**Brief 1:** According to the post about markdown editors, under what license is Atom released?
**Brief 2:** Repeat the part of the post about markdown editors between "Sorry, maybe I" and "for rendering  markdown.", inclusive.

**Reading passage:**
Hi all,

Sorry, maybe I made my point badly. I was basically trying to say which editor 
you use is not as important as the rendered markdown. I agree, Atom is a great 
editor. It's licensed under an MIT license. FSF warns you about an anti-feature 
(I love that term) though:-
"Atom will by default send “anonymous” usage data to Google Analytics 
(operating system, Atom version, screen resolution, …). To change this, go to 
Preferences, and "Core" settings. Change "Send Telemetry data to the Atom Team" 
to No (Do not send any telemetry data)."
See https://directory.fsf.org/wiki/Category/Interface/text
I guess I should also use this opportunity to add that there are browser 
plugins for rendering  markdown. 
I personally use a Chromium plugin, also with an MIT license, simply called 
"Markdown Viewer" 
 The project and documentation are on GitHub simov/markdown-viewer 

|  |  |


|  | 

markdown-viewer - Markdown Viewer / Browser Extension



...but there are so many out there for Firefox and Chromium, just check the 
license (the plugins may have a different license to the browser you are using.)
OK, I think that brings it up to 2 cents' worth now.

**Dataset content:**
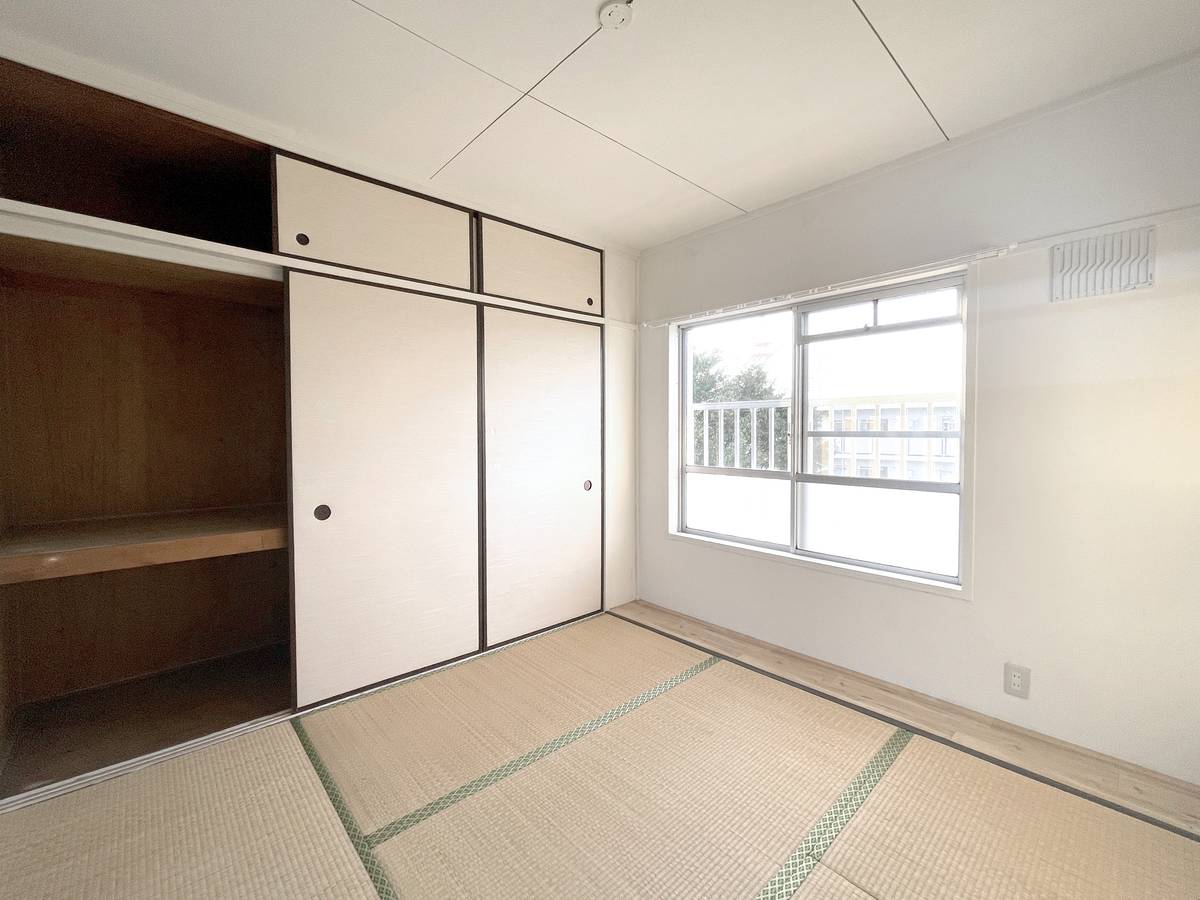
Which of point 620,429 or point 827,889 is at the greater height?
point 620,429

**Output 1:** An MIT license.

**Output 2:**
Sorry, maybe I made my point badly. I was basically trying to say which editor 
you use is not as important as the rendered markdown. I agree, Atom is a great 
editor. It's licensed under an MIT license. FSF warns you about an anti-feature 
(I love that term) though:-
"Atom will by default send “anonymous” usage data to Google Analytics 
(operating system, Atom version, screen resolution, …). To change this, go to 
Preferences, and "Core" settings. Change "Send Telemetry data to the Atom Team" 
to No (Do not send any telemetry data)."
See https://directory.fsf.org/wiki/Category/Interface/text
I guess I should also use this opportunity to add that there are browser 
plugins for rendering  markdown.